#### [Text for analysis]
Geospatial Analysis of Areas in Engagement
This takehome exercise aims to sharpen the skill of building data visualisation programmatically using appropriate tidyverse family of packages and the preparation of statistical graphics using ggplot2 and its extensions. The specific requirements can be found in the screenshot below.
You can find the links to then datasets here.
The code chunk below is used to install and load the required packages onto RStudio.
packages = c('sf', 'tmap', 'tidyverse',
'lubridate', 'clock', 'sftime',
'rmarkdown', 'dplyr', 'readr')
for (p in packages){
if(!require(p, character.only = T)){
install.packages(p)
}
library(p,character.only = T)
}
The code chunk below is used to load the necessary data.
buildings <- read_sf("data/takehome_exercise_5/Buildings.csv",
options = "GEOM_POSSIBLE_NAMES=location")
schools <- read_csv("data/takehome_exercise_5/Schools.csv")
pubs <- read_csv("data/takehome_exercise_5/Pubs.csv")
apartments <- read_csv("data/takehome_exercise_5/Apartments.csv")
employers <- read_csv("data/takehome_exercise_5/Employers.csv")
restaurants <- read_csv("data/takehome_exercise_5/Restaurants.csv")
checkInJournal <- read_csv("data/takehome_exercise_5/CheckInJournal.csv")

#### [Dataset extract]
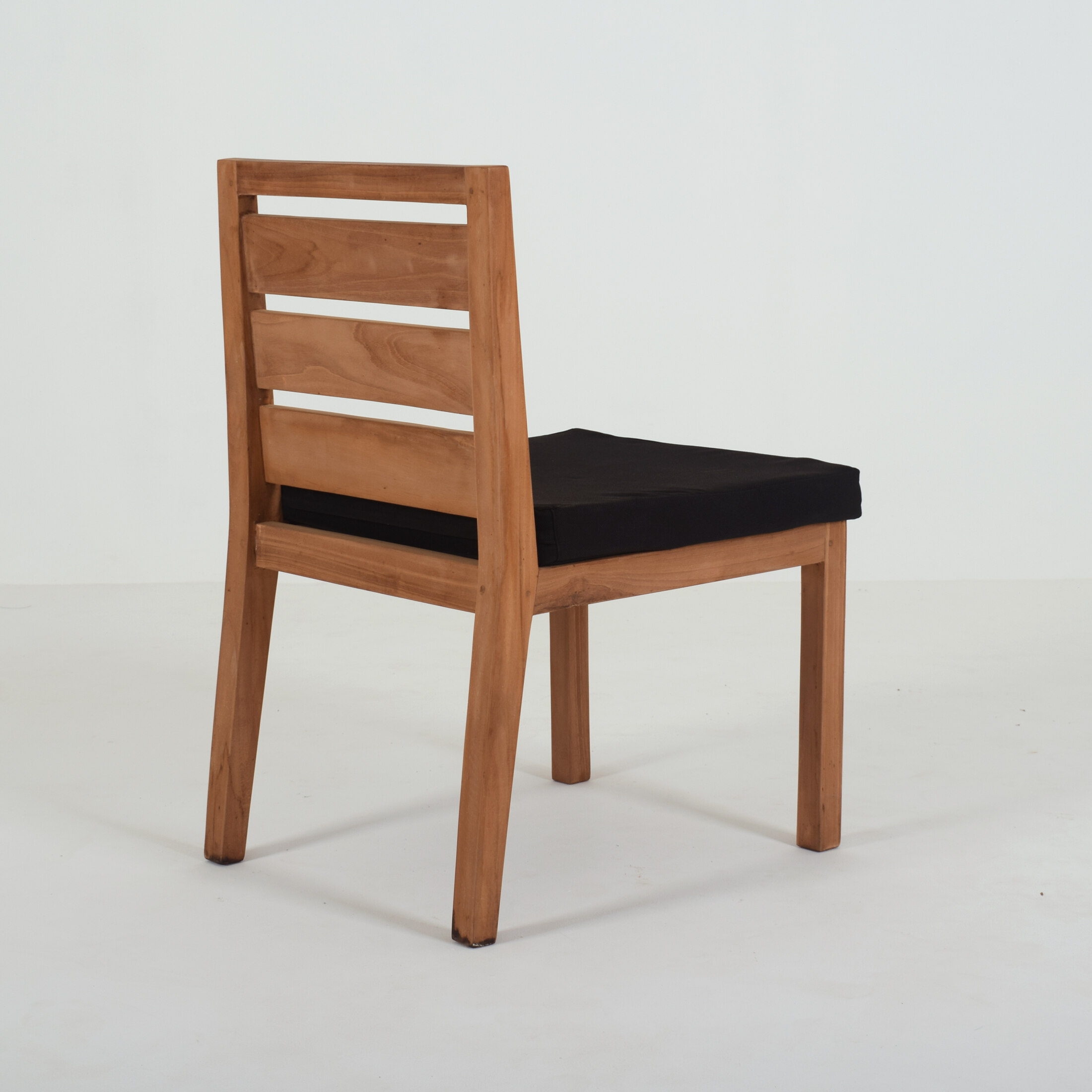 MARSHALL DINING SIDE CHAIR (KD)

#### [Assignment 1]
In the geospatial analysis exercise, why does the loop over `packages` call `install.packages(p)` inside an `if` test?
#### [Assignment 2]
Can you carry the geospatial analysis exercise forward from the point where it stops?

#### [Your response 1]
The exercise says this code chunk installs the required packages and loads them into RStudio. `install.packages(p)` runs only when `require(p, character.only = T)` fails, meaning the package isn't available yet. After that, `library(p, character.only = T)` loads each package.

#### [Your response 2]
The buildings dataset represents every building in Engagement. However, it does not give enough information about what each building is. To do that, we have to combine it with the apartments, employers, pubs, restaurants and schools datasets. We do that with the code chunks below.
# Reformat datasets apartments, employers, pubs and restaurants
# Apartments
apartments <- apartments[,c("buildingId", "maxOccupancy")]
apartments$buildingType <- "Apartment"
# Employers
employers <- employers[,c("buildingId")]
employers$maxOccupancy <- ""
employers$buildingType <- "Employer"
# Pubs
pubs <- pubs[,c("buildingId", "maxOccupancy")]
pubs$buildingType <- "Pub"
# Restaurants
restaurants <- restaurants[,c("buildingId", "maxOccupancy")]
restaurants$buildingType <- "Restaurant"
# Schools
schools <- schools[,c("buildingId", "maxEnrollment")]
schools$buildingType <- "School"
names(schools)[names(schools) == 'maxEnrollment'] <- "maxOccupancy"
# Combine reformatted datasets
intermediate_buildings <- rbind(apartments, employers, pubs, restaurants, schools)
# Combine reformatted datasets
intermediate_buildings <- rbind(apartments, employers, pubs, restaurants, schools)
# Remove duplicates
intermediate_buildings_unique <- unique(intermediate_buildings)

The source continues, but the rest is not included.